1. Identification and Functional Analysis of SOX10 Phosphorylation Sites in Melanoma

This study aimed to investigate the phosphorylation modifications of the SOX10 protein in melanoma and their functional implications. Using the human melanoma cell line 501mel as a model, several phosphorylation sites on SOX10 were identified through co-immunoprecipitation combined with LC-MS/MS, including S24, S45, and T240, which are located in predicted MAPK/CDK recognition motifs. Phosphorylation-deficient mutants were constructed for functional validation. The mutations did not alter SOX10 subcellular localization but showed cell-specific effects on the transcriptional activation of the MITF promoter. Protein stability assays revealed that the S24A and T240A mutants had significantly shorter half-lives compared to the wild-type protein. These findings suggest that SOX10 phosphorylation regulates its stability and transcriptional activity and plays a crucial role in melanoma development, indicating its potential as a therapeutic intervention target.

 



Cronin, J C. et al. PLOS ONE, 2018.

Figure 1. Mass Spectrometry Analysis Identifies SOX10 Phosphorylation Sites.

 

2. Identification of Phosphorylation Sites on β1-adrenergic Receptor in the Mouse Heart

This study aimed to identify the phosphorylation sites on the β1-adrenergic receptor (Adrb1) in mouse heart tissue to better understand its role in cardiac function regulation. Using mouse heart samples, researchers employed immunoaffinity purification combined with nano-scale liquid chromatography-tandem mass spectrometry (nanoLC-MS/MS) and identified phosphorylation at Ser274 and Ser280 within the third intracellular loop, as well as Ser412, Ser417, Ser450, Ser451, and Ser462 at the C-terminal region of Adrb1. Further analysis revealed that stimulation with an agonist increased phosphorylation at Ser274, Ser280, and Ser462. This study represents the first in vivo systematic identification of Adrb1 phosphorylation sites and provides new insights into the regulatory mechanisms of β1-adrenergic receptor function in the heart.

 



Hayashi, K. et al. Biochemical and Biophysical Research Communications, 2017. 

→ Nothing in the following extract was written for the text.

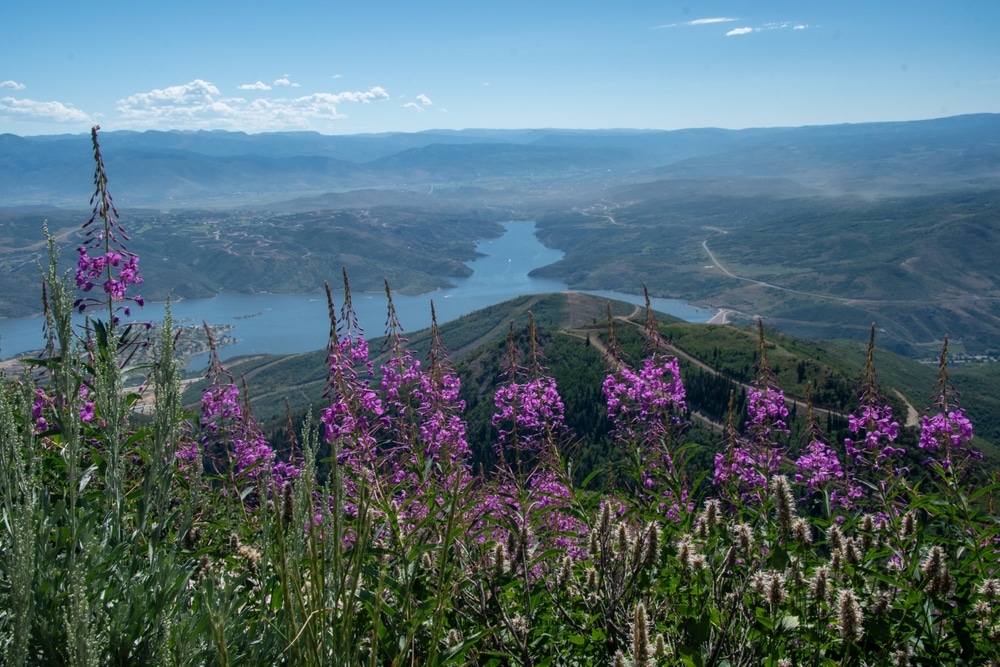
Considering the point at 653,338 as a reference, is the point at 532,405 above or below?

Figure 2. Phosphorylated Residues Were Detected at the Third Intracellular Loop and C-Terminal of Adrb1.

 

FAQ

Q1: What Types of Phosphorylation Modifications Can this Service Identify?

A1: This service primarily identifies three common types of phosphorylation sites: serine (Ser), threonine (Thr), and tyrosine (Tyr). It is applicable to various sample types, including cells, tissues, and purified proteins.

 

Q2: Can Low-Abundance Phosphorylation Sites Be Detected?

A2: Yes. We utilize highly efficient enrichment techniques (such as TiO₂ and IMAC) combined with high-sensitivity mass spectrometry platforms (such as Orbitrap), which significantly enhance the detection of low-abundance modified peptides.

 

Q3: Can Multiple Sample Groups Be Compared?

A3: Yes. Label-free or TMT-based quantitative strategies can be used to compare phosphorylation level changes across different treatment groups, making this service suitable for signaling pathway studies and drug mechanism exploration.